▶ INSTRUCTIONS FOR THE TASK:
Would you filter the listing below so that only lines with the word "States" remain?

========================================

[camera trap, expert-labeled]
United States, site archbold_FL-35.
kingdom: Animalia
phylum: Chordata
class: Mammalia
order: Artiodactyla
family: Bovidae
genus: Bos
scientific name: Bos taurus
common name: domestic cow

========================================

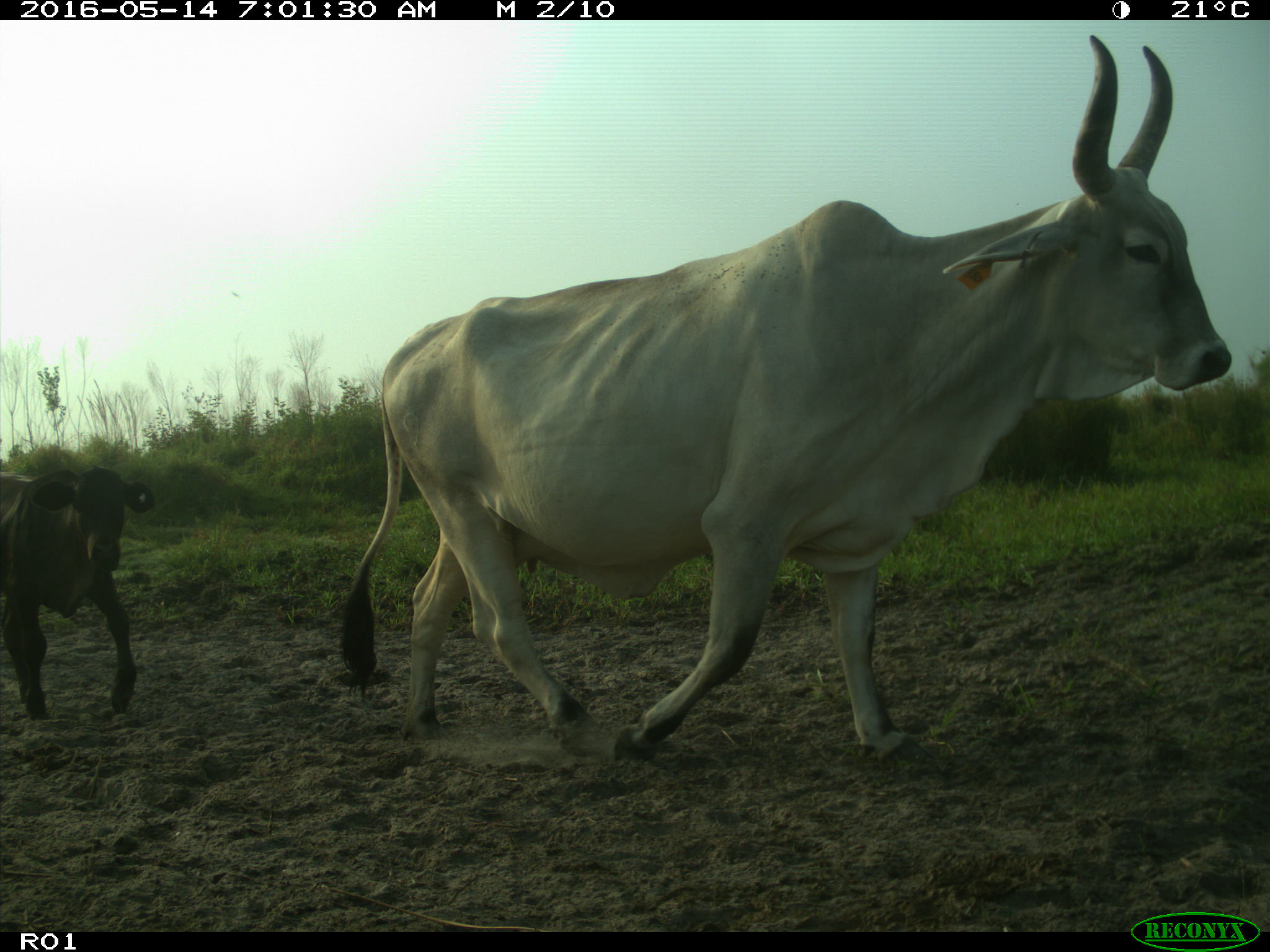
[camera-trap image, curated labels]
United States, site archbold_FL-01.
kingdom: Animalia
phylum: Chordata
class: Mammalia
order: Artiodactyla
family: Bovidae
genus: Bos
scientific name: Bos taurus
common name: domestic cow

========================================

▶ EXERCISE SOLUTION:
United States, site archbold_FL-35.
United States, site archbold_FL-01.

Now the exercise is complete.